Schröder: Außerdem, nachts schläft man entweder oder ist unfähig.
Stein: Vielen Dank trotzdem für den Anruf, das war in gewisser Weise ein wunderschöner Abschluß.
Schröder: Den haben wir bestellt!
Anrufer: Ganz kurz noch, es wird ja immer gesagt, es rufen immer sehr viele Leute an, die sagen: Macht bitte weiter so. Ich sage, macht bitte nicht weiter so!
Stein: Das ist wunderbar, das entspricht genau …
Schröder: Das ist ja ein Herzchen!
Droste (schreit): Verpiß dich!
Stein: Das entspricht genau unserer Vorstellung von paradoxer Intervention. Wir haben es erreicht, wir haben heute abend das Radio sozialisiert. Jeder kann erzählen, was er will. Es ist völlig gleichgültig, zu welcher Uhrzeit, über welches Thema, mit welcher Musik, und wir spielen jetzt extra keine Musik, sondern wir quatschen uns noch bis Punkt eins hier durch. Auch wenn wir überhaupt nichts zu sagen haben. Dabei soll es auch bleiben. Ja, die neue Unfähigkeit zu sprechen!
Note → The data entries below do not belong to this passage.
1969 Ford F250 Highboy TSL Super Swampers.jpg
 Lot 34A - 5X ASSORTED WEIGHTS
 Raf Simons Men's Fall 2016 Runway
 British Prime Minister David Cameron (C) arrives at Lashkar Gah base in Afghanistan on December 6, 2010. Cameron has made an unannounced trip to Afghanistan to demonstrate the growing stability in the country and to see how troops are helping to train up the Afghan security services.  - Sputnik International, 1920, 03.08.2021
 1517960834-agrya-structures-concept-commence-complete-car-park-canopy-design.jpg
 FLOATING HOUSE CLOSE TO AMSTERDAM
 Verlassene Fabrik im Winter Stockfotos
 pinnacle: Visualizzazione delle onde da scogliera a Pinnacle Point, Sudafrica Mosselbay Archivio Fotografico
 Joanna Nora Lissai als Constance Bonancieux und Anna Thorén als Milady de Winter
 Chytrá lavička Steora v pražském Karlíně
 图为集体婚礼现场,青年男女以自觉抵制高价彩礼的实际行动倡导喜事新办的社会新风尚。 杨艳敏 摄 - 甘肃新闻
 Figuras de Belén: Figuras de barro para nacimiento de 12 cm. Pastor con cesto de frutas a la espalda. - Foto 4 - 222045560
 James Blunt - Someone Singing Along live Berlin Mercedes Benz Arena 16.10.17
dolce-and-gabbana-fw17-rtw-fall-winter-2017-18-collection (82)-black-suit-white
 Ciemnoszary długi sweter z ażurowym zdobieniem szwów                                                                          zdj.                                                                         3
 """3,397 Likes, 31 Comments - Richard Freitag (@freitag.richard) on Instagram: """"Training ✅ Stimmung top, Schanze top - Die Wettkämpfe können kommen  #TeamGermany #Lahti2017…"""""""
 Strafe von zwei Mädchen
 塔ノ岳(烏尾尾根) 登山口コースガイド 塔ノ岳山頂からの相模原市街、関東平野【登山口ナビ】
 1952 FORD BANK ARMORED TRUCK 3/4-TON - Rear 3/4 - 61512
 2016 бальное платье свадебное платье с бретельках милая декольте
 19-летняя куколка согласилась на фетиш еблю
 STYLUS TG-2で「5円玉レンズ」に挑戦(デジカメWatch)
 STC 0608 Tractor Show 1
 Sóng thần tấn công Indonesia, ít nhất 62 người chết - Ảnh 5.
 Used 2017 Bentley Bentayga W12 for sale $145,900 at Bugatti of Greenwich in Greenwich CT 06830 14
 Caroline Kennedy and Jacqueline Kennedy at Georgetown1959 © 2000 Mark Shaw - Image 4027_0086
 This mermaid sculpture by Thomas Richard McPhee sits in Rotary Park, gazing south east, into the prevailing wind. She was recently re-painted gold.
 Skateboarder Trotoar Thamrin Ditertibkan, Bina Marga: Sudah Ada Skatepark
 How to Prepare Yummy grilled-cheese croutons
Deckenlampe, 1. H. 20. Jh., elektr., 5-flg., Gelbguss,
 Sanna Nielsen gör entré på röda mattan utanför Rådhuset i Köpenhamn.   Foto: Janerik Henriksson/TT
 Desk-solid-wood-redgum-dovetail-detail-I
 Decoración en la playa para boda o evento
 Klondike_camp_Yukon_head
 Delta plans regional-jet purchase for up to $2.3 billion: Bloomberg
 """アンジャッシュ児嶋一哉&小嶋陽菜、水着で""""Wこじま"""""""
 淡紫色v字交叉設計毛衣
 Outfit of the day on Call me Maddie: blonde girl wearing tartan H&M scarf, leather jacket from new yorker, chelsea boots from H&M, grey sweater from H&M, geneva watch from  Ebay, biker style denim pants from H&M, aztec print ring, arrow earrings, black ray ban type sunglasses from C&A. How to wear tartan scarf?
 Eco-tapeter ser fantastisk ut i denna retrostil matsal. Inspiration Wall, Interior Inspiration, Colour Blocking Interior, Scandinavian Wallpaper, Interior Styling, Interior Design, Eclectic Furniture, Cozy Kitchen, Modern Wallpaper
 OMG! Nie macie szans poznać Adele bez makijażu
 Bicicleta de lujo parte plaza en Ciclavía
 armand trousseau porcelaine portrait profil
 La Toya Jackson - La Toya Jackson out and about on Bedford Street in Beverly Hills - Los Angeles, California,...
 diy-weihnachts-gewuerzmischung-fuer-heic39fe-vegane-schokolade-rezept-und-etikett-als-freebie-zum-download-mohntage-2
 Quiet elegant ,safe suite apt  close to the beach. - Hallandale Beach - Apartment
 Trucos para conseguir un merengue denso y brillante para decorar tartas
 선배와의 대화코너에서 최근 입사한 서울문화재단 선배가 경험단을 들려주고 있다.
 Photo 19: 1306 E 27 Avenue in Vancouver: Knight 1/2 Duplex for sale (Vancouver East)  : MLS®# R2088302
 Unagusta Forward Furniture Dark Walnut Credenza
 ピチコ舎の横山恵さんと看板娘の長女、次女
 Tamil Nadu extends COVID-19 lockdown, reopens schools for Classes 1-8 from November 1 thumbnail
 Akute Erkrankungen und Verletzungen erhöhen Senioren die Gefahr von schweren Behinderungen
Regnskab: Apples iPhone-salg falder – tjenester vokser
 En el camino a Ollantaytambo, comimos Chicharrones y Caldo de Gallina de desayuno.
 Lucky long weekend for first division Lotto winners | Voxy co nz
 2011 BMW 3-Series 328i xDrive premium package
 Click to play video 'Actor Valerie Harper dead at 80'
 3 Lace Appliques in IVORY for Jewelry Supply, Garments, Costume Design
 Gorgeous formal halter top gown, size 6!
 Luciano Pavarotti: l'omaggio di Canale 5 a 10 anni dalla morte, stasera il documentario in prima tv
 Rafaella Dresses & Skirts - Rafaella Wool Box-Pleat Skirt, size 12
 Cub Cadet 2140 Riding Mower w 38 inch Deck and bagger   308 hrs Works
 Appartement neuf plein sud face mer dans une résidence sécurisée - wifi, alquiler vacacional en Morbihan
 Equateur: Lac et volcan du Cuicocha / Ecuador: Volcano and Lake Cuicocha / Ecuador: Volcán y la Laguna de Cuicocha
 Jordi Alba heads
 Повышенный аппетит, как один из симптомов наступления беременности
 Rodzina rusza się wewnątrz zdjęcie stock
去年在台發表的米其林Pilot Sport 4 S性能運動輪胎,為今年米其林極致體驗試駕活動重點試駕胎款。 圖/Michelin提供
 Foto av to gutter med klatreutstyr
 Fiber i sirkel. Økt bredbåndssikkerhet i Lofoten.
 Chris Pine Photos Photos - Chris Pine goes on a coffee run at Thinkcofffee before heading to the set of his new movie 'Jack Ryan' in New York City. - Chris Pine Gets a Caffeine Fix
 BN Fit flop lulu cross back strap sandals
Droste: Ich bin unendlich froh, daß dieser Mann aus der Leitung ist. Ich war am Ende, kurz vor dem Fensterbrett. Und ihr habt mit diesem Mann geredet! Ihr habt mit diesem Mann geredet, der mir alles genommen hat.
Schröder: Du hast uns vorher über die Runden gebracht, Wiglaf, und jetzt, wo wir langsam uns so hochschaukeln, da drehst du durch. Immer zum Schluß, verstehste. Wie bei deinen Kraulrunden.
Droste: Kraulrunden?
Schröder: Du hast mir mal in einem Brief geschrieben, daß du immer kraulst in so sonderbaren Stadien.
Stein: Ja, Wiglaf war früher mal Rettungsschwimmer. Schon lange her! Das wäre jetzt aber auch noch eine Frage an den neuen Bundespräsidenten!
Schröder: Das ist ein Thema für die nächste Sendung.